En outre, la majorité de l’ammoniac aujourd’hui produit l’est à base d’énergies fossiles, à travers un processus très émetteur en CO2. L’ammoniac est en outre un élément toxique et corrosif : en cas de fuite, il peut être mortel pour l’humain et la vie aquatique. De petites usines ont toutefois commencé à produire de l’ammoniac vert au Royaume-Uni et au Japon, et d’autres projets pilotes doivent se lancer aux États-Unis, en Norvège, en Australie, en Égypte et en Arabie Saoudite. L’industrie étudie également la mise en place de dispositifs de sécurité embarqués visant à limiter au maximum les risques d’accident.

L’obstacle principal reste cependant le faible développement de ces énergies, ainsi que la nécessité de remplacer les bateaux existants et d’adapter les infrastructures portuaires. «Ces carburants verts ne sont à l’heure actuelle disponibles qu’en très petites quantités», concède Roger Holm.

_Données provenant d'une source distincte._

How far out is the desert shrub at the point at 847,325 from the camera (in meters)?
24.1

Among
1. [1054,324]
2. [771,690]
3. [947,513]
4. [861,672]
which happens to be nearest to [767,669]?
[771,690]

L’avènement des corridors verts

Pour cette raison, les acteurs de l’industrie se mobilisent pour établir des «corridors verts», soit des routes reliant les ports qui soutiennent des solutions à zéro émission. L’objectif : offrir des conditions économiques, logistiques et politiques favorables au transport maritime à zéro émission, réduisant les risques et créant des incitations pour les premiers adoptants de carburants propres.

«Les corridors maritimes verts sont la voie vers un avenir de transport maritime plus propre et plus durable. Bien qu’ils ne soient pas encore une réalité à grande échelle, des initiatives précoces ouvrent la voie. Par exemple, Zero Emission Energy Distribution at Sea propose des chaînes régionales de centres de distribution d’énergie propre pour approvisionner les navires en carburant.

 Cependant, à plus long terme, afin de maximiser réellement l’impact des corridors maritimes verts, gouvernements, propriétaires et exploitants de navires, entreprises technologiques et fournisseurs de carburant doivent former un véritable écosystème. Bien que cela nécessite une coordination soigneuse, il y aura des avantages pour tous les acteurs. Travailler ensemble évitera le problème de l’œuf et de la poule pour déterminer si ce sont les propriétaires de navires ou d’infrastructures qui devraient investir en premier dans les carburants de demain», détaille Roger Holm.

Un consortium rassemblant le grec Star Bulk et l’allemand Oldendorff Carriers vise à ouvrir un tel corridor entre l’Australie et l’Asie du Sud-Est, tandis qu’un autre projet a pour but de relier le port de Singapour à ceux de Long Beach et Los Angeles, en Californie.

Malgré l’ampleur du défi, l’industrie n’est en tout cas pas à court d’idées pour baisser son empreinte carbone: cargos électriques, dotés de turbines ou de voiles géantes… Les idées fourmillent et montrent que le secteur n’a pas fini d’innover et de se réinventer.